Now, for Cannondale the question is, "Can you keep it going?" After a while the second group actually split again. Greipel was in the second group, but his team and Cavendish were in the 3rd.

In a nice show of speed Peter Sagan won the stage, all of the secondary points were won by non-rivals and Sagan had added an extra 55 points to his Sprinter Jersey count and the two other main rivals might essentially be out of the running at this point. All he has to do is keep from having someone else do this to him.

For a stage that literally had no moments that stood out, it was a beautiful thing to watch once you figured out what was happening.

We decided that we would focus on Cannondale green and give a big callout to the team. We've never done this on any poster except for the Team Time Trials.

We blind debossed Cannondale (printed with no ink), Jill handrolled the green background right on the paper (and this was some serious work in our studio that was 91° most of the afternoon. We had lots of fans point at us and we also figure as long as the cyclists are sweating we can to. We then handrolled Sagan's name and the arrows representing the 8 other team members on Cannondale with some orange for the winning arrow.

Nice day to watch the tour and a blast doing the poster to celebrate it. It doesn't hurt that it doesn't look like any other poster we've done in the previous 51.

One week down. Two weeks and 2 days to go.

Printing details

Signatures: Ray Nichols, Jill Cypher, & Kieran Francke

Size: 14.5" x 22.5"

Stock: Somerset Textured White 300 gsm

Main typography: Bernhard gothic Medium & Impact

Production notes: handset wood & metal type. The stage / signature block / profile was preprinted using photopolymer plates.

Press: Vandercook Universal III

Today's photos

Kieran was our guest collaborator. He has done it all three years.

Who doesn't love a 12-year-old that can measure in picas?

And if you ask for "27" will give you a 20p x 10p, a 3p x 10p, and a 4p x 10p piece of steel furniture without missing a beat.

Jill handrolled a stack of deckles first as that was the hardest part to get absolutely green.
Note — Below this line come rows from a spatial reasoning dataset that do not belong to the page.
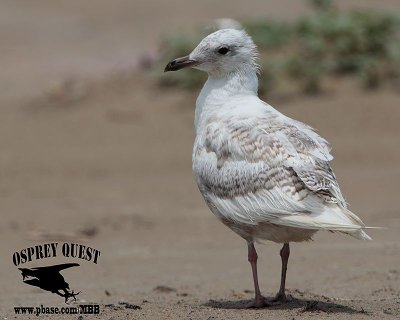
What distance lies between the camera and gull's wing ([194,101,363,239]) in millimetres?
6832

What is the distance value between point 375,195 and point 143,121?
5066 millimetres

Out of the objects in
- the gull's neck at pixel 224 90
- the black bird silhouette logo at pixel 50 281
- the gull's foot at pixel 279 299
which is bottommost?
the gull's foot at pixel 279 299

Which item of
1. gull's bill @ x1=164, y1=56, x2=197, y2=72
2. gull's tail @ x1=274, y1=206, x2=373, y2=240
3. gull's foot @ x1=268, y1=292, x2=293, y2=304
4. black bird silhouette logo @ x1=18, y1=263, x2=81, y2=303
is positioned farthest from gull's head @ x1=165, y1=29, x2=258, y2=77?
black bird silhouette logo @ x1=18, y1=263, x2=81, y2=303

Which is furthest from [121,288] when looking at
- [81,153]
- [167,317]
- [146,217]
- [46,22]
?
[46,22]

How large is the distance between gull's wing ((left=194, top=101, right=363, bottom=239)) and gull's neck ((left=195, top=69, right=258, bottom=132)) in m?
0.23

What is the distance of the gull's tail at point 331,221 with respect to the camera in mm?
6680

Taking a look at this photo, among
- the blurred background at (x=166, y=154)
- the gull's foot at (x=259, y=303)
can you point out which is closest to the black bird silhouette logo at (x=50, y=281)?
the blurred background at (x=166, y=154)

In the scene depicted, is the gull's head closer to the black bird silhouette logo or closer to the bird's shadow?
the bird's shadow

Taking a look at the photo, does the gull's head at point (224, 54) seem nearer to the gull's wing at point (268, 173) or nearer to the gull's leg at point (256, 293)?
the gull's wing at point (268, 173)

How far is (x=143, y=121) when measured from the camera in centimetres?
1709

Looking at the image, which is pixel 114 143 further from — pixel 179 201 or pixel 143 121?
pixel 179 201

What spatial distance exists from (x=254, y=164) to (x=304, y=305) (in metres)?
1.05

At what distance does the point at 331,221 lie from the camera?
6707 millimetres

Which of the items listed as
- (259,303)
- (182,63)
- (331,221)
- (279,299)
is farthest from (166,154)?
(331,221)
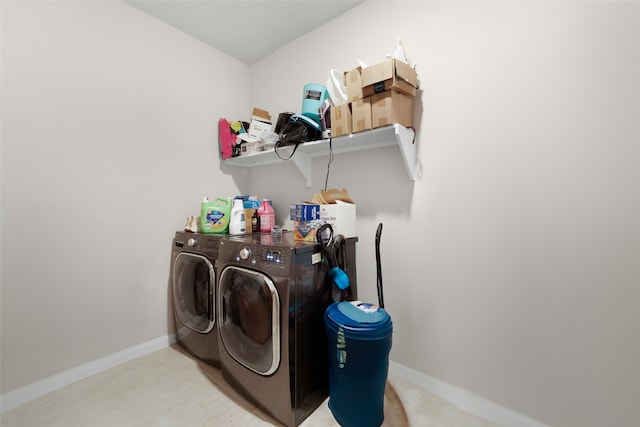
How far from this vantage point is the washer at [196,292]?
1.70 m

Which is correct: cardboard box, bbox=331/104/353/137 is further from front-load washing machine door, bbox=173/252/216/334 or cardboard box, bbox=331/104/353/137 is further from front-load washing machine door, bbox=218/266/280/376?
front-load washing machine door, bbox=173/252/216/334

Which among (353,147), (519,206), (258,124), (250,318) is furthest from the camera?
(258,124)

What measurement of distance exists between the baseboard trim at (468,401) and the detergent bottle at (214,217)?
1.59 meters

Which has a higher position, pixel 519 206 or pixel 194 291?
pixel 519 206

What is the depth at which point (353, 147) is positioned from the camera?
71.6 inches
Jill handrolling on the stock trying to maintain a nice "glow" to the edge of Cannondale.

This is Hendrik-Jan, Kieran's father, who joined us late in the day for pizza. Then it looked like he thought we were having too much fun so he dove in. You cannot tell it quite well enough in this photo, but we now have proof of where Kieran gets that thing he does with his tongue when he is really concentrating.

Ray and Hendrik-Jan are long-time friends and it was nice to be able to gather over a Vandercook. Hendrik-Jan, owner of Bright Orange Thread, did the Lead Graffiti website.